| Quote #4
Cleopatra and Charmian compare Cleopatra’s love for Antony with her love for Julius Caesar. Charmian points out that she once cried over Julius Caesar as she does now over Antony. Cleopatra counters that the former love affair was just the bad judgment of youth.
| Quote #5
When Agrippa suggests Antony could marry Octavia, Caesar is the one to point out that Antony’s love is supposed to be devoted to Cleopatra (though he is a little mocking in this observation). Instead of defending his loyalty to Cleopatra, Antony emotionally abandons her, and points out that whatever else he engages in with Cleopatra, he’s not married to her.
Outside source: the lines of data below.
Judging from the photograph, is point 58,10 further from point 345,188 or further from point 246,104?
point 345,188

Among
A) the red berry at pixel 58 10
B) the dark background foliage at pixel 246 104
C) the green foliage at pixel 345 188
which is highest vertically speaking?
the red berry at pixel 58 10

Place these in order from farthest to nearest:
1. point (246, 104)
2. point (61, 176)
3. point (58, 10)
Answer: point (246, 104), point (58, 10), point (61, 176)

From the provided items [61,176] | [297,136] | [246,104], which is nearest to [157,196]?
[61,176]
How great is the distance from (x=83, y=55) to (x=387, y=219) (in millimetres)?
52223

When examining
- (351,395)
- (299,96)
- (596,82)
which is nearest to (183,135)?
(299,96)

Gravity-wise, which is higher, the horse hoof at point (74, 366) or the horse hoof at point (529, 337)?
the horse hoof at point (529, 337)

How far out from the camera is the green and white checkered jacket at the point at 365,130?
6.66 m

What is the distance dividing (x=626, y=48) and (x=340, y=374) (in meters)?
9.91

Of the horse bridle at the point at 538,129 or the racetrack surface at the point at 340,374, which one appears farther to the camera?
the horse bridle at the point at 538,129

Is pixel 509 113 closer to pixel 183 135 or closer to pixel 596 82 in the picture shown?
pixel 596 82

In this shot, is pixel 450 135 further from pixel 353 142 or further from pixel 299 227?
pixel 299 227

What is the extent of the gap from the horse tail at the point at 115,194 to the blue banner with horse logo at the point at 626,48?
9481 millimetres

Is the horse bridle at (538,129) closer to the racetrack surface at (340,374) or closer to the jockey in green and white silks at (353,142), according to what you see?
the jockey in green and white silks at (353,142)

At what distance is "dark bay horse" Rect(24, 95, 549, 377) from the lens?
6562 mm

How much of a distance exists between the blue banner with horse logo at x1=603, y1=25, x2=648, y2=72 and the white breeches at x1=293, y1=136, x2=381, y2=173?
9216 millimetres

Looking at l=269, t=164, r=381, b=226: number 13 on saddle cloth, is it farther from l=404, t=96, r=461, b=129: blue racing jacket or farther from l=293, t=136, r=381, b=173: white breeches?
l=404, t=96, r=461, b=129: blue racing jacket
It seems he betrays their love, as he’s more loyal to Rome and to his own political advantage than he is to Cleopatra and their love.
| Quote #6
Enobarbus and Menas confer on Antony’s marriage to Octavia, noting that it will not add to the loyalty between Caesar and Antony, but only push them into further hatred because Antony is bound to leave Octavia for Cleopatra. Additionally, Octavia’s disposition doesn’t suit Antony; he will be loyal to Cleopatra because they share the passion that Octavia lacks. Loyalty has to be founded in something, and for Antony and Cleopatra, it’s based on their mutual passion.